> [Your objective]
Copy out all the records, word for word.

> [Records provided]
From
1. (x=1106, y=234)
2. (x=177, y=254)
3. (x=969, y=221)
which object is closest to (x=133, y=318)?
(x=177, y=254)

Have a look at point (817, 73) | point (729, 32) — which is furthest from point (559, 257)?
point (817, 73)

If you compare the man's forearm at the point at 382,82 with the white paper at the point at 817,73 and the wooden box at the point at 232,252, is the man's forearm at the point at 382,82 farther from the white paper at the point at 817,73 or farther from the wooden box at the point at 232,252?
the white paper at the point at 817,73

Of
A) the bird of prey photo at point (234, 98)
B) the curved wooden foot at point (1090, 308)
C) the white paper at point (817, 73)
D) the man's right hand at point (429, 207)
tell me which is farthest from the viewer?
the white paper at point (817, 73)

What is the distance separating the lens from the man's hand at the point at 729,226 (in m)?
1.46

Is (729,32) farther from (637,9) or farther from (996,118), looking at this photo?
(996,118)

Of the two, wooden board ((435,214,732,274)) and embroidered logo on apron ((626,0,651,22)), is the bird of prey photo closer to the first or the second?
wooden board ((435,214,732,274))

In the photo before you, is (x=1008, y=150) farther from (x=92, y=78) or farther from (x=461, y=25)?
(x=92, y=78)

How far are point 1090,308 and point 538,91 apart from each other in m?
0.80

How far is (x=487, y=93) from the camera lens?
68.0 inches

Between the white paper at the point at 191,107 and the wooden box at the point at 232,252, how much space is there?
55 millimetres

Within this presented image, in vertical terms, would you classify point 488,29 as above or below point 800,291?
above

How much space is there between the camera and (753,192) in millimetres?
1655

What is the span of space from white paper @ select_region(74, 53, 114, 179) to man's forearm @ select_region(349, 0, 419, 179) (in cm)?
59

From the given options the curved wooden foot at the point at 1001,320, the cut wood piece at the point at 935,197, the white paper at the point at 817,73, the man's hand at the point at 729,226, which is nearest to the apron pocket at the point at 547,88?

> [Problem solution]
From
1. (x=1106, y=234)
2. (x=177, y=254)
3. (x=969, y=221)
which object is closest to (x=133, y=318)?
(x=177, y=254)

Have a look at point (817, 73) | point (729, 32) — which is furthest from point (559, 257)?
point (817, 73)

If you compare the man's forearm at the point at 382,82 with the white paper at the point at 817,73 and the wooden box at the point at 232,252, is the man's forearm at the point at 382,82 farther from the white paper at the point at 817,73 or farther from the wooden box at the point at 232,252?
the white paper at the point at 817,73

Of
A) the bird of prey photo at point (234, 98)
B) the curved wooden foot at point (1090, 308)
C) the white paper at point (817, 73)
D) the man's right hand at point (429, 207)
tell me which is farthest from the viewer?
the white paper at point (817, 73)

What is the distance separating the lens from the man's hand at the point at 729,226 (in m)?
1.46

Is (729,32) farther from (637,9) or farther from (996,118), looking at this photo?
(996,118)

Of the two, wooden board ((435,214,732,274)) and embroidered logo on apron ((626,0,651,22)), is the bird of prey photo closer to the first or the second?
wooden board ((435,214,732,274))

In the photo before you, is (x=1008, y=150) farther from (x=92, y=78) or farther from (x=461, y=25)?
(x=92, y=78)

How far are point 1090,308 and point 538,91 apart from each other in m?
0.80

How far is (x=487, y=93) from the camera lens?
68.0 inches

Between the white paper at the point at 191,107 and the wooden box at the point at 232,252, how much space is there?
55 millimetres

Within this presented image, in vertical terms, would you classify point 488,29 as above or below point 800,291?
above

How much space is there between the camera and (753,192) in millimetres?
1655

What is the span of space from white paper @ select_region(74, 53, 114, 179) to man's forearm @ select_region(349, 0, 419, 179) (in cm)?
59

From the given options the curved wooden foot at the point at 1001,320, the cut wood piece at the point at 935,197, the white paper at the point at 817,73, the man's hand at the point at 729,226, which is nearest to the apron pocket at the point at 547,88?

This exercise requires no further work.